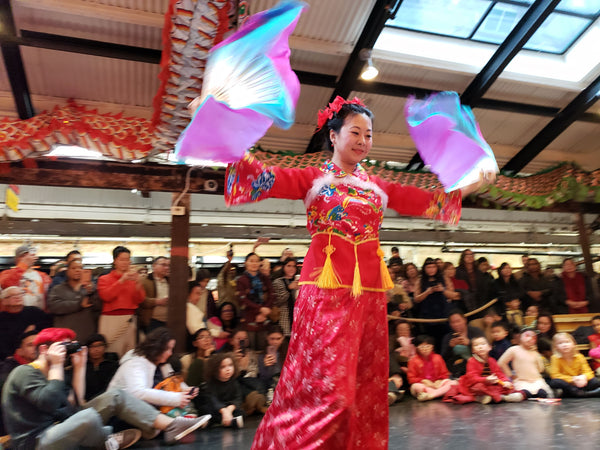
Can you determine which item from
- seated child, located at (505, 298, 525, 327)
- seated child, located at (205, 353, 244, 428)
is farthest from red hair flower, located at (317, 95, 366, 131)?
seated child, located at (505, 298, 525, 327)

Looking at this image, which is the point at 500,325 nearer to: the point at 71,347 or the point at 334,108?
the point at 334,108

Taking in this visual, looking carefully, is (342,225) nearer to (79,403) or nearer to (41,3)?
(79,403)

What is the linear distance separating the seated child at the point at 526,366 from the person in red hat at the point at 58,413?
9.95 feet

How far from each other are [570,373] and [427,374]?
53.3 inches

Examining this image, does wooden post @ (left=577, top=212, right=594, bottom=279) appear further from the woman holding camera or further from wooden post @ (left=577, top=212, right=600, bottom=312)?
the woman holding camera

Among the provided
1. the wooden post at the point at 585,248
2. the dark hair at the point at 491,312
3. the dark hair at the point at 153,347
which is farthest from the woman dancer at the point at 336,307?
the wooden post at the point at 585,248

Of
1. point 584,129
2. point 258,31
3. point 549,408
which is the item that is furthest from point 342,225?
point 584,129

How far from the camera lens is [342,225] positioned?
1.51 meters

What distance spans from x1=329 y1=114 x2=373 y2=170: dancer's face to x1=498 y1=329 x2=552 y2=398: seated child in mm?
3359

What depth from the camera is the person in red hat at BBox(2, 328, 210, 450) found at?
238cm

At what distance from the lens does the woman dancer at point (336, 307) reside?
131 centimetres

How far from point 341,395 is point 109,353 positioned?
3.01m

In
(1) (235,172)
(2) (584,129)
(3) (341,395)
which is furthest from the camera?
(2) (584,129)

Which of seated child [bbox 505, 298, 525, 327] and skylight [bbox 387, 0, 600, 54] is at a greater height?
skylight [bbox 387, 0, 600, 54]
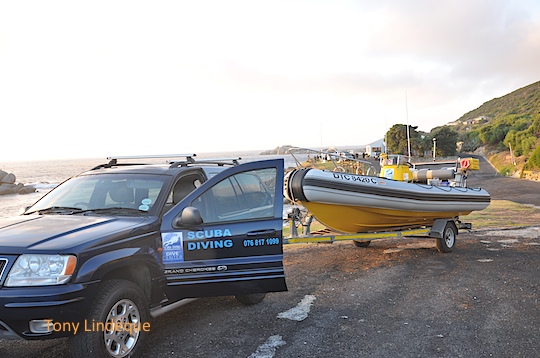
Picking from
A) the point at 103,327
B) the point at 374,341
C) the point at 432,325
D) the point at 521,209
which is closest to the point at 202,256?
the point at 103,327

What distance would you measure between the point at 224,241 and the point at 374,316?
6.87 ft

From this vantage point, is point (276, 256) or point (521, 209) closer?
point (276, 256)

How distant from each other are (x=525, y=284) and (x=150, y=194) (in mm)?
5474

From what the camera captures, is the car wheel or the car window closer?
the car wheel

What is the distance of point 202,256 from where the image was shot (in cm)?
466

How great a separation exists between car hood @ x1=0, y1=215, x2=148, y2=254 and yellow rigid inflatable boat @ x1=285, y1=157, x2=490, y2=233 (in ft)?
11.7

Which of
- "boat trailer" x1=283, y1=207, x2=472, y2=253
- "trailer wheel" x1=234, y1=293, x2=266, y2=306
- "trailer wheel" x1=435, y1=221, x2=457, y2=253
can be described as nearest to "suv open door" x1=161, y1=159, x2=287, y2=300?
"trailer wheel" x1=234, y1=293, x2=266, y2=306

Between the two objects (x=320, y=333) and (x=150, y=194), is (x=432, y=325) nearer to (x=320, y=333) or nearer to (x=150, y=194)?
(x=320, y=333)

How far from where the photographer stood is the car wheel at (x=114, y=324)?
144 inches

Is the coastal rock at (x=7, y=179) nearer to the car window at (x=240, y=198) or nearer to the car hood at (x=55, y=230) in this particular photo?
the car hood at (x=55, y=230)

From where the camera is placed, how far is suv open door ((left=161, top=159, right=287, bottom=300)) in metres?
4.60

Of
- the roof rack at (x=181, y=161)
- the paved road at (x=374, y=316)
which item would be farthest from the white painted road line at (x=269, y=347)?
the roof rack at (x=181, y=161)

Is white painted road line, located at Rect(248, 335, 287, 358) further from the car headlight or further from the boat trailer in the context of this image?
the boat trailer

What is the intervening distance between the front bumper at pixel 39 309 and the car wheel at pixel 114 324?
143mm
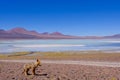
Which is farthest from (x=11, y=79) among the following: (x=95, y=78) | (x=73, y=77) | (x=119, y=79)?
(x=119, y=79)

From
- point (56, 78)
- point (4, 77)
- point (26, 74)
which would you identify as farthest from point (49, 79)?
point (4, 77)

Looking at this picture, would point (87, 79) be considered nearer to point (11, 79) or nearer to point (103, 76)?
point (103, 76)

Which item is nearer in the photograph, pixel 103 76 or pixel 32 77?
pixel 32 77

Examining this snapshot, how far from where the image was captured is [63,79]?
1177cm

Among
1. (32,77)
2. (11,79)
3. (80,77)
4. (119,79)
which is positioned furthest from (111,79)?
(11,79)

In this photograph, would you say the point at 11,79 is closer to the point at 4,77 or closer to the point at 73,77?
the point at 4,77

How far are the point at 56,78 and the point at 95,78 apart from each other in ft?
6.21

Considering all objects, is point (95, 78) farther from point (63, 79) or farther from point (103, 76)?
point (63, 79)

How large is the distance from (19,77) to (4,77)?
70cm

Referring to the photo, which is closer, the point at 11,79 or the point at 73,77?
the point at 11,79

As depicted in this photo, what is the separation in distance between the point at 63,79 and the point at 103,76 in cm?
229

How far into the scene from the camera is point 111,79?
→ 12.1 m

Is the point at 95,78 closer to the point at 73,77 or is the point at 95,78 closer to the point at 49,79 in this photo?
the point at 73,77

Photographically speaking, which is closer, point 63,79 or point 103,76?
point 63,79
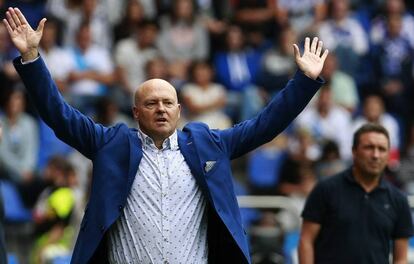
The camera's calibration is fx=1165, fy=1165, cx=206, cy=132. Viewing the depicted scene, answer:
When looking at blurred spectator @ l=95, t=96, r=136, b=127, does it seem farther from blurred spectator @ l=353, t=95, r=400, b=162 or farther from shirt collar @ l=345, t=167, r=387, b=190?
shirt collar @ l=345, t=167, r=387, b=190

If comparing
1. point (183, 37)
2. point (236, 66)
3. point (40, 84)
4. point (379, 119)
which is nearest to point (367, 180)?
point (40, 84)

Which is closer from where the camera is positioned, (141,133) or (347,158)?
(141,133)

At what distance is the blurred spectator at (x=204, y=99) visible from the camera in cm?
1480

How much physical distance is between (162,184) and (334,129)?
28.2 ft

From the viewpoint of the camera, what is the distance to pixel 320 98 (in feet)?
49.5

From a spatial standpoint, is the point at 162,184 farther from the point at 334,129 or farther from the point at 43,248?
the point at 334,129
+ + + + + + +
» What the task asks
Arrange all the rows above as a numbered list, one non-blank line per item, and omit the picture lines.

» Answer to this problem
1. Can you determine which item from
2. - seated child, located at (505, 298, 525, 327)
3. - seated child, located at (205, 353, 244, 428)
4. is farthest from red hair flower, located at (317, 95, 366, 131)?
5. seated child, located at (505, 298, 525, 327)
6. Looking at this image, which is the point at 500,325 nearer to: the point at 71,347 or the point at 334,108?
7. the point at 334,108
8. Taking in this visual, looking carefully, is (342,225) nearer to (79,403) or nearer to (41,3)?
9. (79,403)
10. What is the linear distance separating the seated child at the point at 526,366 from the person in red hat at the point at 58,413?
11. 9.95 feet
12. How far from each other are [570,373] and [427,374]?
13. 53.3 inches
14. Examining this image, does wooden post @ (left=577, top=212, right=594, bottom=279) appear further from the woman holding camera or further from wooden post @ (left=577, top=212, right=600, bottom=312)?
15. the woman holding camera
16. Among the provided
17. 1. the wooden post at the point at 585,248
18. 2. the dark hair at the point at 491,312
19. 3. the dark hair at the point at 153,347
20. which is farthest from the woman dancer at the point at 336,307?
21. the wooden post at the point at 585,248
22. Of
23. 1. point 584,129
24. 2. point 258,31
25. 3. point 549,408
26. which is the item that is furthest from point 342,225?
27. point 584,129
28. How far from the camera lens is [342,225] positioned?
29. 1.51 meters
30. What distance spans from x1=329 y1=114 x2=373 y2=170: dancer's face to x1=498 y1=329 x2=552 y2=398: seated child in mm?
31. 3359
32. What depth from the camera is the person in red hat at BBox(2, 328, 210, 450) found at?
33. 238cm
34. At what distance from the lens does the woman dancer at point (336, 307) reside?
35. 131 centimetres
36. How far from point 341,395 is point 109,353 positioned?
37. 3.01m
38. In
39. (1) (235,172)
40. (2) (584,129)
41. (3) (341,395)
42. which is furthest from the camera?
43. (2) (584,129)
44. Which of seated child [bbox 505, 298, 525, 327] and skylight [bbox 387, 0, 600, 54] is at a greater height?
45. skylight [bbox 387, 0, 600, 54]
46. Picking from
47. A) the point at 103,327
48. B) the point at 374,341
49. C) the point at 432,325
50. D) the point at 521,209
51. which is closest to the point at 202,256?
52. the point at 103,327
53. What distance would you measure between the point at 224,241 and the point at 374,316?
54. 6.87 ft
55. From this vantage point, is point (276, 256) or point (521, 209) closer?
56. point (276, 256)
57. How distant from each other are (x=525, y=284) and (x=150, y=194) (in mm)?
58. 5474
59. From what the camera captures, is the car wheel or the car window closer?
60. the car wheel
61. What is the distance of point 202,256 from where the image was shot (in cm)?
62. 466
63. How great a separation exists between car hood @ x1=0, y1=215, x2=148, y2=254 and yellow rigid inflatable boat @ x1=285, y1=157, x2=490, y2=233 (in ft)?
64. 11.7
65. Which of
66. - "boat trailer" x1=283, y1=207, x2=472, y2=253
67. - "trailer wheel" x1=234, y1=293, x2=266, y2=306
68. - "trailer wheel" x1=435, y1=221, x2=457, y2=253
69. can be described as nearest to "suv open door" x1=161, y1=159, x2=287, y2=300?
70. "trailer wheel" x1=234, y1=293, x2=266, y2=306
71. Between the two objects (x=320, y=333) and (x=150, y=194), is (x=432, y=325) nearer to (x=320, y=333) or nearer to (x=150, y=194)?
72. (x=320, y=333)
73. How far from where the photographer stood is the car wheel at (x=114, y=324)?
74. 144 inches
75. Is the coastal rock at (x=7, y=179) nearer to the car window at (x=240, y=198) or nearer to the car hood at (x=55, y=230) in this particular photo?
76. the car hood at (x=55, y=230)
77. From where the camera is placed, how far is suv open door ((left=161, top=159, right=287, bottom=300)) in metres?
78. 4.60
79. Of
80. - the roof rack at (x=181, y=161)
81. - the paved road at (x=374, y=316)
82. which item would be farthest from the white painted road line at (x=269, y=347)?
83. the roof rack at (x=181, y=161)
84. Is white painted road line, located at Rect(248, 335, 287, 358) further from the car headlight or further from the boat trailer in the context of this image?
85. the boat trailer
86. What is the intervening distance between the front bumper at pixel 39 309 and the car wheel at pixel 114 324?
87. 143mm
88. Which is farthest from (x=11, y=79) among the following: (x=95, y=78) | (x=73, y=77) | (x=119, y=79)?
89. (x=119, y=79)
90. From
91. - point (56, 78)
92. - point (4, 77)
93. - point (26, 74)
94. which would you identify as farthest from point (49, 79)?
95. point (4, 77)
96. Looking at this picture, would point (87, 79) be considered nearer to point (11, 79) or nearer to point (103, 76)?
97. point (103, 76)
98. Which item is nearer in the photograph, pixel 103 76 or pixel 32 77?
99. pixel 32 77
100. Examining this snapshot, how far from where the image was captured is [63,79]?
101. 1177cm
102. Among
103. 1. (32,77)
104. 2. (11,79)
105. 3. (80,77)
106. 4. (119,79)
107. which is positioned furthest from (111,79)?
108. (11,79)
109. In this photograph, would you say the point at 11,79 is closer to the point at 4,77 or closer to the point at 73,77?
110. the point at 4,77
111. How far are the point at 56,78 and the point at 95,78 apart from each other in ft?
112. 6.21
113. Considering all objects, is point (95, 78) farther from point (63, 79) or farther from point (103, 76)?
114. point (63, 79)
115. How large is the distance from (19,77) to (4,77)?
116. 70cm
117. Referring to the photo, which is closer, the point at 11,79 or the point at 73,77?
118. the point at 11,79
119. As depicted in this photo, what is the separation in distance between the point at 63,79 and the point at 103,76 in cm?
120. 229
121. How far into the scene from the camera is point 111,79?
122. → 12.1 m
123. Is the point at 95,78 closer to the point at 73,77 or is the point at 95,78 closer to the point at 49,79 in this photo?
124. the point at 73,77
125. Photographically speaking, which is closer, point 63,79 or point 103,76?
126. point 63,79
127. The camera's calibration is fx=1165, fy=1165, cx=206, cy=132. Viewing the depicted scene, answer:
128. When looking at blurred spectator @ l=95, t=96, r=136, b=127, does it seem farther from blurred spectator @ l=353, t=95, r=400, b=162 or farther from shirt collar @ l=345, t=167, r=387, b=190?
129. shirt collar @ l=345, t=167, r=387, b=190
130. If comparing
131. 1. point (183, 37)
132. 2. point (236, 66)
133. 3. point (40, 84)
134. 4. point (379, 119)
135. which is nearest to point (367, 180)?
136. point (40, 84)
137. Which is closer from where the camera is positioned, (141,133) or (347,158)?
138. (141,133)
139. At what distance is the blurred spectator at (x=204, y=99) visible from the camera in cm?
140. 1480
141. How much physical distance is between (162,184) and (334,129)?
142. 28.2 ft
143. From the viewpoint of the camera, what is the distance to pixel 320 98 (in feet)?
144. 49.5
145. From a spatial standpoint, is the point at 162,184 farther from the point at 334,129 or farther from the point at 43,248?
146. the point at 334,129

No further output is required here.